East Baton Rouge School Board Shows Exactly Why Jindal’s Education Reform Package Is Needed

Last night, the circus came to town.

(Link in case the embed doesn’t load)

The bird’s-eye view is that the East Baton Rouge Parish public schools are an unmitigated disaster. A decades-long federal desegregation case polarized the schools along racial lines and led to such a pronounced white flight that in a parish which is essentially 50-50 in population between white and black residents (the 2010 census says the parish is 48.8 percent white and 45.3 percent black), the public schools are 89 percent black.

And in the two Southwest Baton Rouge zip codes with the highest home values, those being 70808 and 70810, there are no public high schools.

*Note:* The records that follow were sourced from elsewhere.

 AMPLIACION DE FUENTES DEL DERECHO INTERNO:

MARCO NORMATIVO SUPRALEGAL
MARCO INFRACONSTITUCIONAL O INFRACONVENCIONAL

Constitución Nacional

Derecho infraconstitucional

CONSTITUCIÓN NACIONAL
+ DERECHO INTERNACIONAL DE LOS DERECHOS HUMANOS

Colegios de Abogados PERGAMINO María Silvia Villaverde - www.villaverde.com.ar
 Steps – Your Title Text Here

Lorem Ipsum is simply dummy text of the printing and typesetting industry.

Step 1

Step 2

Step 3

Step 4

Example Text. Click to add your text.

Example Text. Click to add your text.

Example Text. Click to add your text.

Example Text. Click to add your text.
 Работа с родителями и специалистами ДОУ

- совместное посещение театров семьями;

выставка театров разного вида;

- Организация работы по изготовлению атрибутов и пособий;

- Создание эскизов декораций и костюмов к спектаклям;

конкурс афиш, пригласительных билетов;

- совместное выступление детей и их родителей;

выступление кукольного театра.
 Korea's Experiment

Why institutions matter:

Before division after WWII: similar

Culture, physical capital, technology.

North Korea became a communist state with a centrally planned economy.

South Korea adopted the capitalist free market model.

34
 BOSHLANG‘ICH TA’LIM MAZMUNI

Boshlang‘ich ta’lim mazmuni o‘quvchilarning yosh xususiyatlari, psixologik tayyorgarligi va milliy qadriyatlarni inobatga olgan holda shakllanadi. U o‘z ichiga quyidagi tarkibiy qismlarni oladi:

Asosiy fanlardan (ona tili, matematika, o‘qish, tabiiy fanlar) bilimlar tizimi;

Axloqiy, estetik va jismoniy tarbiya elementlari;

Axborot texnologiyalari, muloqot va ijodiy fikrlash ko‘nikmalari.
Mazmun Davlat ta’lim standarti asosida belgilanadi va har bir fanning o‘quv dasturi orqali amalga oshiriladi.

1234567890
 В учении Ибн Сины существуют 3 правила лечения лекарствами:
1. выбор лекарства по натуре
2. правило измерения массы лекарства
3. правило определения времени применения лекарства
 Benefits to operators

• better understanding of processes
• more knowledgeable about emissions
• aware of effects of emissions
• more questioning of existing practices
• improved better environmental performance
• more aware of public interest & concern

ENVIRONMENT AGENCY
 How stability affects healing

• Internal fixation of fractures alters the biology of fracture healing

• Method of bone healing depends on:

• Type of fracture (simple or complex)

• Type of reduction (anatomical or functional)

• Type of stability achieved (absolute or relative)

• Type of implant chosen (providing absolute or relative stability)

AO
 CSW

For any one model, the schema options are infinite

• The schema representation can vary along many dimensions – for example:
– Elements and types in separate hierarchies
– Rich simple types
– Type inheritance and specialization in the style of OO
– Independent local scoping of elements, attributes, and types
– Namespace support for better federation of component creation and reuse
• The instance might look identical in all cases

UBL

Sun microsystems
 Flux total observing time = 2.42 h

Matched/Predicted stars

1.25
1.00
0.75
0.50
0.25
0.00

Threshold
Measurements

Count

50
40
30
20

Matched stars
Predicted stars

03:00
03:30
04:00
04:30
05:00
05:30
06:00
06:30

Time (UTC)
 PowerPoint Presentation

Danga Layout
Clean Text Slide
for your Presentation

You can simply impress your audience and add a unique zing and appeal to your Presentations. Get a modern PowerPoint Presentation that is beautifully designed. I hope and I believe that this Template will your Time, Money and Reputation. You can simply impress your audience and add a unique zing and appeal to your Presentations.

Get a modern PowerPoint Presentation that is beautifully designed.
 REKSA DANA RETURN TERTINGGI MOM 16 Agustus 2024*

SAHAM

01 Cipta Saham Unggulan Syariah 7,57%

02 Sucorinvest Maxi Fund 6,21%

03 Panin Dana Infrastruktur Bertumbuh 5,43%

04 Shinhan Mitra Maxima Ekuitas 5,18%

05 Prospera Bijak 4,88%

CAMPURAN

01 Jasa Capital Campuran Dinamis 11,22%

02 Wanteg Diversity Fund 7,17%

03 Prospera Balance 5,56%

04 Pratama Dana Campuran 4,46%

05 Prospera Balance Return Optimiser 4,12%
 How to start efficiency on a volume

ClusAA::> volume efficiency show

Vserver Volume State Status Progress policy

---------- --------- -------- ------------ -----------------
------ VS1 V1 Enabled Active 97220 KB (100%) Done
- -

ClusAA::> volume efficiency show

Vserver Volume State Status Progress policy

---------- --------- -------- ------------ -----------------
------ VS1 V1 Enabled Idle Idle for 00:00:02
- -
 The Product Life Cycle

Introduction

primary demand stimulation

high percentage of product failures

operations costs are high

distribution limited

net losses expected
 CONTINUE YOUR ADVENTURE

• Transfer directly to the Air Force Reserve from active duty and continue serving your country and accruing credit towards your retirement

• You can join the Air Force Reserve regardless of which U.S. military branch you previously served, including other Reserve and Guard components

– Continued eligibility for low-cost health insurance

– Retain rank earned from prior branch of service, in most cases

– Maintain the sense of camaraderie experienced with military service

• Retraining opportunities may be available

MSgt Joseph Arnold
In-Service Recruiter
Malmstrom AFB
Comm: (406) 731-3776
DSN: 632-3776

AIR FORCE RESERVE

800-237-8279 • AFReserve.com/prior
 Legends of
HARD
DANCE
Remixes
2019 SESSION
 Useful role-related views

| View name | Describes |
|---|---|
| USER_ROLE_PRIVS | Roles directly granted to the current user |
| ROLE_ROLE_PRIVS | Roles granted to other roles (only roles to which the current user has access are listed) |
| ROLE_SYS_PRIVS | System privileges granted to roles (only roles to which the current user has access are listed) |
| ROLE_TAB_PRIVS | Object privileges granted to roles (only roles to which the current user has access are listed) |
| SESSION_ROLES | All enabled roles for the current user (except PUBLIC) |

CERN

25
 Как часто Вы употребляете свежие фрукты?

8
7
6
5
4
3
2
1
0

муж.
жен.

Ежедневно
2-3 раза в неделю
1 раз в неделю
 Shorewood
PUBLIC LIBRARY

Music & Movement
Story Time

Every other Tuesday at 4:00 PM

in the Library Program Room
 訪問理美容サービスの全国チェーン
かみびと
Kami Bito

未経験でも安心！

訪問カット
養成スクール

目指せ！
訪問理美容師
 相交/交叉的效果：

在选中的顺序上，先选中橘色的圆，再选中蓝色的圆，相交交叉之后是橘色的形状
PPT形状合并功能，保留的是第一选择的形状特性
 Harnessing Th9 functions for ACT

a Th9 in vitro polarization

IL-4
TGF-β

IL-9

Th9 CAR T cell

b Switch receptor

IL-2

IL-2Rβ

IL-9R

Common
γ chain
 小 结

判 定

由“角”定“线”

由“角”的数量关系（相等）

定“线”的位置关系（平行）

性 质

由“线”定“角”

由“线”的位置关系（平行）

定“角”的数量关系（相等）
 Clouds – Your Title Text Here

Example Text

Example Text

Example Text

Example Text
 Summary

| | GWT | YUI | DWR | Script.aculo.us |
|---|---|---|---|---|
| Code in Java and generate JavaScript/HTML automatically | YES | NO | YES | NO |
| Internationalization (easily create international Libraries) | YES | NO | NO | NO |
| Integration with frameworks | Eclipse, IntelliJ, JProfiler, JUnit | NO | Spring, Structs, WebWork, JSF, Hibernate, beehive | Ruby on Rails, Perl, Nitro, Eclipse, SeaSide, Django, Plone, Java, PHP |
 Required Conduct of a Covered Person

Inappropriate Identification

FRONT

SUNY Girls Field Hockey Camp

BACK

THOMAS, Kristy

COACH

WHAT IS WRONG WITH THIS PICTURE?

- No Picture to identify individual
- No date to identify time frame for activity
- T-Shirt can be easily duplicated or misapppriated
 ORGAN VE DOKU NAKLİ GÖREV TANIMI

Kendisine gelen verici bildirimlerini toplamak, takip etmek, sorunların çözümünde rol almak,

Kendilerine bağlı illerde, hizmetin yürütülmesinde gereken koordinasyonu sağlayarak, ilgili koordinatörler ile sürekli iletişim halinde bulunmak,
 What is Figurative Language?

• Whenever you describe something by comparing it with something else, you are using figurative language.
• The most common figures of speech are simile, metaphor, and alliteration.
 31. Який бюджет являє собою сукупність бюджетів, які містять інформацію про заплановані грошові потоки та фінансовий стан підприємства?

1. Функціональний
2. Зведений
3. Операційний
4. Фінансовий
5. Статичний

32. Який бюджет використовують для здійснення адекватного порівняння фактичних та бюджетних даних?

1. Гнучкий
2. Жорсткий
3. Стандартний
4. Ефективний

Which means the folks shouldering the highest share of the tax burden in Baton Rouge have zero investment in the public schools, because the public schools have made no investment in them. As a result, you have last night’s spectacle surrounding a school system which is so chaotic and such a failure that it can’t find or keep a superintendent willing to make $215,000 a year.

This, by the way, in a district which spends $12,193 per student per year. And the new state School Performance Scores ratings gave East Baton Rouge a D – just 54th among the state’s 70 subdivisions.

Last night’s donnybrook is largely a function of outrage by supporters of Herman Brister, the No. 2 man in the district office, in his effort to be named interim superintendent. Apparently Brister is guilty of practicing a bit more nepotism than a majority of the school board can tolerate, so his candidacy is problematic even as an interim head. And John Dilworth, the outgoing superintendent who has been trying to quit basically since he took the job, is leaving three months earlier than his contract states while trying to collect as much medical leave pay as he can on his way out the door.

Meanwhile Samuel King, a school administrator from Georgia who had been the lone finalist for the job, pulled out yesterday when it became clear there were six votes against his candidacy for the job.

Which means the school board will meet again next week with no real indication any of this will be resolved. And we’ll get another spectacle with overfed parents and other “stakeholders” berating school board members for putting “politics over our children.”

It’s a train wreck, it’s a train wreck largely based on racial lines and it’s a train wreck which perfectly indicates why Gov. Bobby Jindal’s education reform package which would inject charter schools and vouchers into this mix is sorely needed.

Of the 76 East Baton Rouge schools graded in the state’s School Performance Scores, just 11 were rated A or B. Under Jindal’s plan students at the other 65 would be eligible for vouchers.

Just two private schools in town – Episcopal and Dunham – cost more in tuition than what’s being spent per student in the public schools.

And in none of the city’s private and parochial schools is there a circus when the board of trustees meets to pick its leadership.